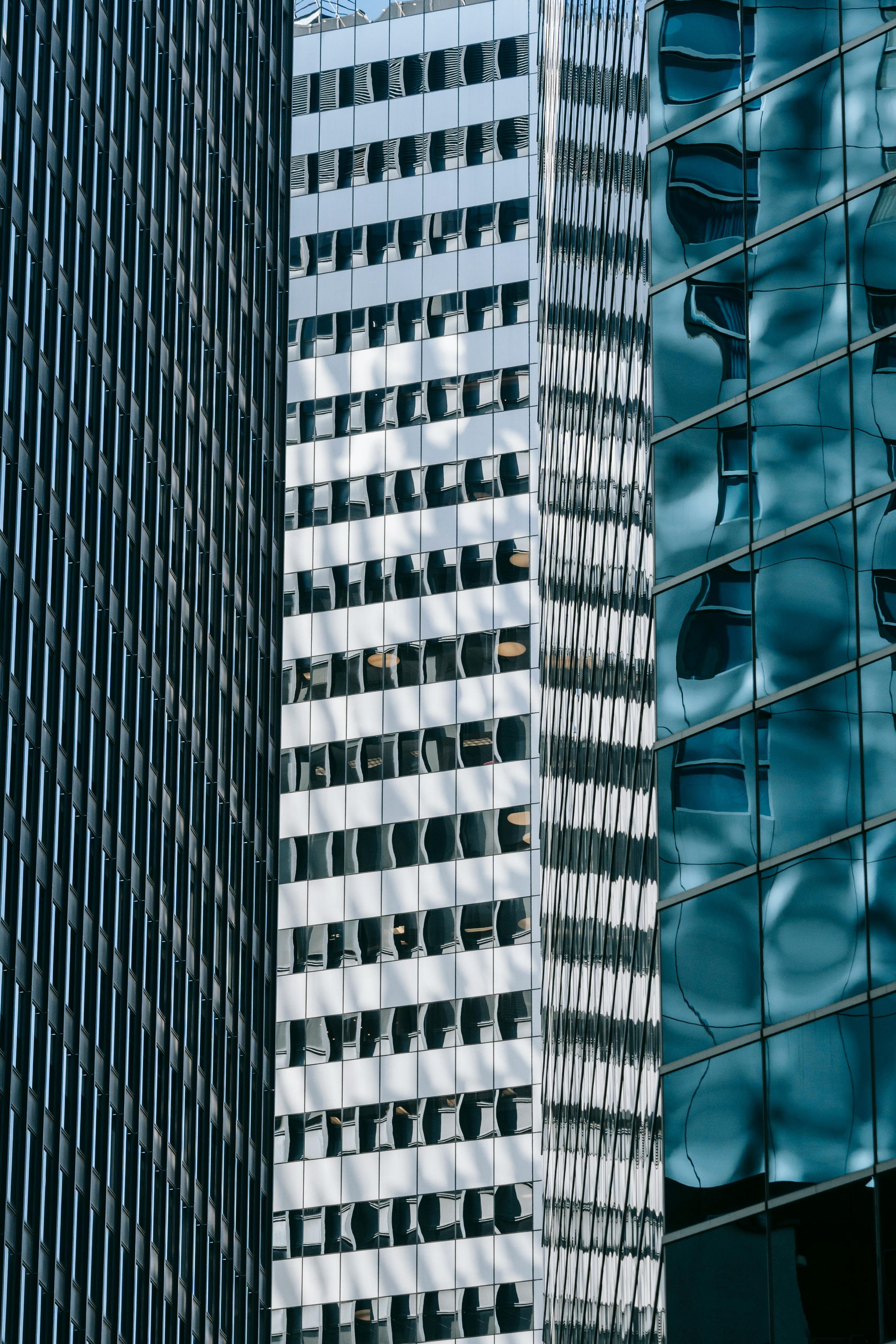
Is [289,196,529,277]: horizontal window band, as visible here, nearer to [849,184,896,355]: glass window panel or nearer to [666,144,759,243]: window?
[666,144,759,243]: window

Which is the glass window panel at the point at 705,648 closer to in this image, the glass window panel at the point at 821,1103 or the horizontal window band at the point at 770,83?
the glass window panel at the point at 821,1103

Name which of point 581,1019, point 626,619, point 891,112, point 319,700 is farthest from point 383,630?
point 891,112

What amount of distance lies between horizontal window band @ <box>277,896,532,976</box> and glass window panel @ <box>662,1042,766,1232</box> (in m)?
86.9

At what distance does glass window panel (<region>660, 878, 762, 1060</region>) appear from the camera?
31391 mm

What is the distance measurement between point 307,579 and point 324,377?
12.7 metres

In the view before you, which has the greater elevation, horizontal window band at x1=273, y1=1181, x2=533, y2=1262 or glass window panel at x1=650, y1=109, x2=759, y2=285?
glass window panel at x1=650, y1=109, x2=759, y2=285

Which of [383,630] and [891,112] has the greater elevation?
[383,630]

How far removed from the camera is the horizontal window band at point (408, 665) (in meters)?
125

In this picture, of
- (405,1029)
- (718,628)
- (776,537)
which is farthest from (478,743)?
(776,537)

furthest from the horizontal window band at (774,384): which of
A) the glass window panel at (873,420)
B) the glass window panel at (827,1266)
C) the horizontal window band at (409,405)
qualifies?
the horizontal window band at (409,405)

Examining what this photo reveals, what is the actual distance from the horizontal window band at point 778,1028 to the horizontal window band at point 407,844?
8842 cm

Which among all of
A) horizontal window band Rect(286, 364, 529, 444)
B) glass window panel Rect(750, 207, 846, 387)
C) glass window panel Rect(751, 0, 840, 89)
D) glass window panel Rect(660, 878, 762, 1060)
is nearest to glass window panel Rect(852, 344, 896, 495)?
glass window panel Rect(750, 207, 846, 387)

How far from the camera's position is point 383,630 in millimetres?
127375

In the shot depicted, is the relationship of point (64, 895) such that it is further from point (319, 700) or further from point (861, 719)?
point (861, 719)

# # #

→ **GIVEN TASK**:
Rewrite every entry with "camera" changed to "viewer" and everything else left the same. Leave out the pictures.

→ **EXERCISE ANSWER**:
Is [289,196,529,277]: horizontal window band, as visible here, nearer to [849,184,896,355]: glass window panel or nearer to [666,144,759,243]: window?
[666,144,759,243]: window

Which is the glass window panel at the point at 705,648 closer to in this image, the glass window panel at the point at 821,1103 or the horizontal window band at the point at 770,83?
the glass window panel at the point at 821,1103

Name which of point 581,1019, point 626,619, point 891,112, point 319,700 is farthest from point 383,630?
point 891,112

What amount of distance lies between horizontal window band @ <box>277,896,532,976</box> and glass window panel @ <box>662,1042,766,1232</box> (in m)?
86.9

At what distance does glass window panel (<region>660, 878, 762, 1060</region>) appear from the viewer?
31391 mm

What is the distance measurement between point 307,579 and point 324,377?
12.7 metres

In the view before you, which has the greater elevation, horizontal window band at x1=273, y1=1181, x2=533, y2=1262 or glass window panel at x1=650, y1=109, x2=759, y2=285?
glass window panel at x1=650, y1=109, x2=759, y2=285

Which of [383,630] and [891,112] has the greater elevation?
[383,630]

How far removed from the viewer is the horizontal window band at point (408, 665) (in meters)?
125

In this picture, of
- (405,1029)
- (718,628)
- (776,537)
which is farthest from (478,743)?
(776,537)

furthest from the horizontal window band at (774,384): which of
A) the glass window panel at (873,420)
B) the glass window panel at (827,1266)
C) the horizontal window band at (409,405)
qualifies?
the horizontal window band at (409,405)

Examining what this photo reveals, what is the actual distance from the horizontal window band at point 778,1028 to the horizontal window band at point 407,844?
8842 cm

Which among all of
A) horizontal window band Rect(286, 364, 529, 444)
B) glass window panel Rect(750, 207, 846, 387)
C) glass window panel Rect(751, 0, 840, 89)
D) glass window panel Rect(660, 878, 762, 1060)
is nearest to glass window panel Rect(852, 344, 896, 495)?
glass window panel Rect(750, 207, 846, 387)

How far from the viewer's position is point 383,630 in millimetres?
127375

In the shot depicted, is the relationship of point (64, 895) such that it is further from point (319, 700) or further from point (861, 719)?
point (861, 719)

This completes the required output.